Some say that there isn’t much job mobility in the finishing trades, and that apprentices will get stuck in a career path that becomes under-stimulating over time. This assumption couldn’t be further from the truth. Apprentices can climb the ranks to journeypersons, and with the support of a union, can become foremen, project managers, and get business training in order to become contractors and start their own companies.

Our predisposed ideas about blue-collar workers are still stuck in the 19th and 20th Centuries. Because blue-collar workers, construction firms, and unions are fighting to keep our economy afloat during a pandemic, many locals are starting to open their eyes to the unsung heroes of our economy. Not only are these workers deemed essential, but they’re still creating technological innovations that will make our region safer to live in during and after COVID-19.

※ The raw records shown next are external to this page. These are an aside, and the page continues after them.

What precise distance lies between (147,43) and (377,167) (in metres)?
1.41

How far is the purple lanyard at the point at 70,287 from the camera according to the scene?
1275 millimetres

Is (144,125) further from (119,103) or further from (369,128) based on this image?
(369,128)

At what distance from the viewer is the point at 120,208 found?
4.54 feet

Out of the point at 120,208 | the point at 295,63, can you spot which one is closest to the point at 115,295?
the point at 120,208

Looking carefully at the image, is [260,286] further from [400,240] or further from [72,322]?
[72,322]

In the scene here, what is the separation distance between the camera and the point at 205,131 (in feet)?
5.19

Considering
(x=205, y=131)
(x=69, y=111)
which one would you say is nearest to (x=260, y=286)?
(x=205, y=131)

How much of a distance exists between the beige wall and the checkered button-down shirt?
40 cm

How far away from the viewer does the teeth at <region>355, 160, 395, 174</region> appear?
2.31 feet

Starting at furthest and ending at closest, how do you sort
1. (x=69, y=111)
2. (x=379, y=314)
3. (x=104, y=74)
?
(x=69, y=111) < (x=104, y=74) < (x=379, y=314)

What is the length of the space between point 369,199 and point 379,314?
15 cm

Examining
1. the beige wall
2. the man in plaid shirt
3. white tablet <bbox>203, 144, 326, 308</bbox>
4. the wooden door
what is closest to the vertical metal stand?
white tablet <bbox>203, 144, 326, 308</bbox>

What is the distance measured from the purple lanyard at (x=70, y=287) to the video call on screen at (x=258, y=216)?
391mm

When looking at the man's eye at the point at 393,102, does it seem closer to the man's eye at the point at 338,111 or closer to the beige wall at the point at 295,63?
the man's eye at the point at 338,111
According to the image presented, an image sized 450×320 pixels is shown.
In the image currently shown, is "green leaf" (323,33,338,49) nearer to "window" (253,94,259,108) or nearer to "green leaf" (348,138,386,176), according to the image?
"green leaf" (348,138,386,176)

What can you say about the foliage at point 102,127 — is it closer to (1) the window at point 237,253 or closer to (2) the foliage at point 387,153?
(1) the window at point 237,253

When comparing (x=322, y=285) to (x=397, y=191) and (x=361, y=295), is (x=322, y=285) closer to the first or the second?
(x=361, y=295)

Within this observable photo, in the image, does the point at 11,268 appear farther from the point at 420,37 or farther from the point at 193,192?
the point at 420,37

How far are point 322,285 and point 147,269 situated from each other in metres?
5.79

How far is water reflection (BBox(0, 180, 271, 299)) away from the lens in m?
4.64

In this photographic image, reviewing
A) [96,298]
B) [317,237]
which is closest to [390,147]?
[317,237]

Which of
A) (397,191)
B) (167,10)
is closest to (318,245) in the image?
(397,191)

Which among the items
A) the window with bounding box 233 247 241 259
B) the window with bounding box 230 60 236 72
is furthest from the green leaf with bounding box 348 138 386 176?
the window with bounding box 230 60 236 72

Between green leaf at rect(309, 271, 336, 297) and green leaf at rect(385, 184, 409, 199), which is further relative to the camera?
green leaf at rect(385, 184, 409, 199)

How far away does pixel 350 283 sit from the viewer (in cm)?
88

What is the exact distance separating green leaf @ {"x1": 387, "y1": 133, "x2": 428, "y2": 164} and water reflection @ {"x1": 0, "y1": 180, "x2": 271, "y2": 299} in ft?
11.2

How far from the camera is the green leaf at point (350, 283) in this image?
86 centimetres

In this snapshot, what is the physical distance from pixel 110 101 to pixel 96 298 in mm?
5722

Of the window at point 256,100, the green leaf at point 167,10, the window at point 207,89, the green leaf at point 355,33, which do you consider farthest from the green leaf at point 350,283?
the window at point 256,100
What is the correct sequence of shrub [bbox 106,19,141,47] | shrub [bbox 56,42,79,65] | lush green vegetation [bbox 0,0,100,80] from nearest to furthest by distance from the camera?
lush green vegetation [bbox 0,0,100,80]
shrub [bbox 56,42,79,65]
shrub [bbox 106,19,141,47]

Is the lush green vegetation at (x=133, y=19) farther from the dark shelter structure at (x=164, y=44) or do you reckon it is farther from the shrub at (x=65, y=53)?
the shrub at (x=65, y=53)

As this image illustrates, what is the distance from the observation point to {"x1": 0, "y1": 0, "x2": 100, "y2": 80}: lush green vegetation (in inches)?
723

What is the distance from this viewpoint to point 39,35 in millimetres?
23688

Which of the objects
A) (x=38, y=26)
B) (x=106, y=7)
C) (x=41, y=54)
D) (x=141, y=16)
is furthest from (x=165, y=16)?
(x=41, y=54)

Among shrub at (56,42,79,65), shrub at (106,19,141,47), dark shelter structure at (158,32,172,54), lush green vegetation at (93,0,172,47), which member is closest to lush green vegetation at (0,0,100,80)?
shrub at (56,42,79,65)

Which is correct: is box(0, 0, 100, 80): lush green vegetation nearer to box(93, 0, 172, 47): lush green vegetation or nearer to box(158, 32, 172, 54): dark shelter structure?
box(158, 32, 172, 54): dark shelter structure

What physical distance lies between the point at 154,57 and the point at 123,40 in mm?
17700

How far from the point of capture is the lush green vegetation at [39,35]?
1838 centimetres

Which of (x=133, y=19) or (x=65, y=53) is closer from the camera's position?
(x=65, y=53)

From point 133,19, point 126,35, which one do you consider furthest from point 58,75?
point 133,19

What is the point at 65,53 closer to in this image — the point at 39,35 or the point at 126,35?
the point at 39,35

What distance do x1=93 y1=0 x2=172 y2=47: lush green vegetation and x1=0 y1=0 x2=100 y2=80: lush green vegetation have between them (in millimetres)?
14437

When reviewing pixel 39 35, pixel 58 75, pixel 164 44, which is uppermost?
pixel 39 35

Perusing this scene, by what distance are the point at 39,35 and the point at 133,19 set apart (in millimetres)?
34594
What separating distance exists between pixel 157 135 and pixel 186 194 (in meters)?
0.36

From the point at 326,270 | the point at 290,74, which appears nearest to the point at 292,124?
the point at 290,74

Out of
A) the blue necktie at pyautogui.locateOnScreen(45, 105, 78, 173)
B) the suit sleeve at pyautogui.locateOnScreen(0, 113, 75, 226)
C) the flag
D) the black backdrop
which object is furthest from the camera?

Subconscious biases are shown to change over long periods of time. Once it’s widely known through generations that careers in the finishing trades are lucrative and require extensive knowledge and technological expertise, the bias will change. Once federal funding is granted to infrastructure projects, finishing trades workers will be the ones responsible for fixing hundreds of long-overdue safety issues that have plagued our nation for decades.

Instead of our workforce being at a deficit like it is now, traditional higher education institutions will need to compete with Career Training Education (CTE) and prove that their offered paths can provide as much success. Slowly but surely, the education industry is opening its eyes to apprenticeships and CTE and the benefits that they provide, like ongoing training and support after graduation, industry job leads, and the security that comes with union membership; benefits that many traditional higher education institutions severely lack.

John Burcaw is the Director of Academic Education at the Finishing Trades Institute of the Upper Midwest.